Clean Line Energy’s plans to build a wind power transmission line through Illinois and Iowa took another hit last week.
The Illinois Supreme Court on Sept. 21 unanimously ruled that the Rock Island Clean Line project does not meet the state’s definition of a public utility. The decision upheld an August 2016 appellate court ruling that had reversed an earlier decision by the Illinois Commerce Commission.
The project route was to begin in Iowa’s O’Brien County, enter Illinois between Cordova and Port Byron, continue through Whiteside County, through the entire north edge of Bureau County, and end in Grundy County.

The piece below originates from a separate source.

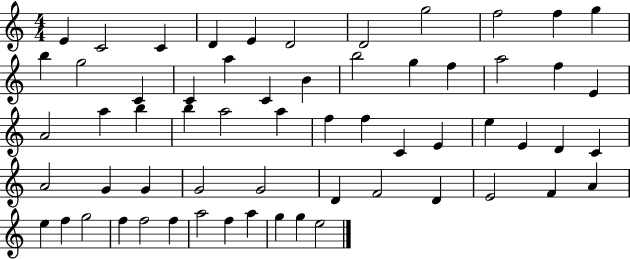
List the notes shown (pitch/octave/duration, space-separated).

E4/q C4/h C4/q D4/q E4/q D4/h D4/h G5/h F5/h F5/q G5/q B5/q G5/h C4/q C4/q A5/q C4/q B4/q B5/h G5/q F5/q A5/h F5/q E4/q A4/h A5/q B5/q B5/q A5/h A5/q F5/q F5/q C4/q E4/q E5/q E4/q D4/q C4/q A4/h G4/q G4/q G4/h G4/h D4/q F4/h D4/q E4/h F4/q A4/q E5/q F5/q G5/h F5/q F5/h F5/q A5/h F5/q A5/q G5/q G5/q E5/h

The project isn’t dead, but it would have do be done as a private venture. Without public utility status, Clean Line won’t have the right to acquire property through eminent domain.
The Illinois Landowners Alliance, along with the Illinois Farm Bureau and ComEd, have been fighting the $1.8 billion project in court since plans began 7 years ago.
“We have firmly believed that Rock Island Clean Line does not qualify as a public utility and is absolutely not entitled to use the power of eminent domain,” ILA Executive Director Mary Mauch said in a news release. “Their foray into eminent domain for private gain has served to raise the public consciousness against these kinds of projects and unite communities to create strong opposition to them.”
Curt Jacobs, an ILA board member who farms land near the Whiteside and Henry county line, said the ruling was a victory for all Illinois landowners.
“The courts have affirmed the precise wording of the law, and have relieved a great amount of stress from all the landowners in the scope of this project,” Jacobs said.
Clean Line said the high court based its decision largely on the status of a purchase agreement for a converter station parcel. At the time of the company’s application to the ICC, Clean Line had an option to buy the land instead of a fully exercised purchase agreement.
Hans Detweiler, vice president of Clean Line Energy Partners, said the company isn’t ready to pull the plug on the project, but having to restart the process will ultimately hurt consumers.
“This causes great delay for the project and will directly impact competition in electricity markets, resulting in fewer choices and higher prices for electricity,” Detweiler said in a news release. “It is unfortunate that Illinois now has higher barriers for new market entrants.”
Detweiler said he was encouraged that the court made it clear that they could reapply with the ICC at some point, and the ruling didn’t impact the authority of the regulatory body.
Earlier this year, Iowa effectively shut down the project in that state with legislation that prohibits “merchant transmission lines” from acquiring private property through eminent domain.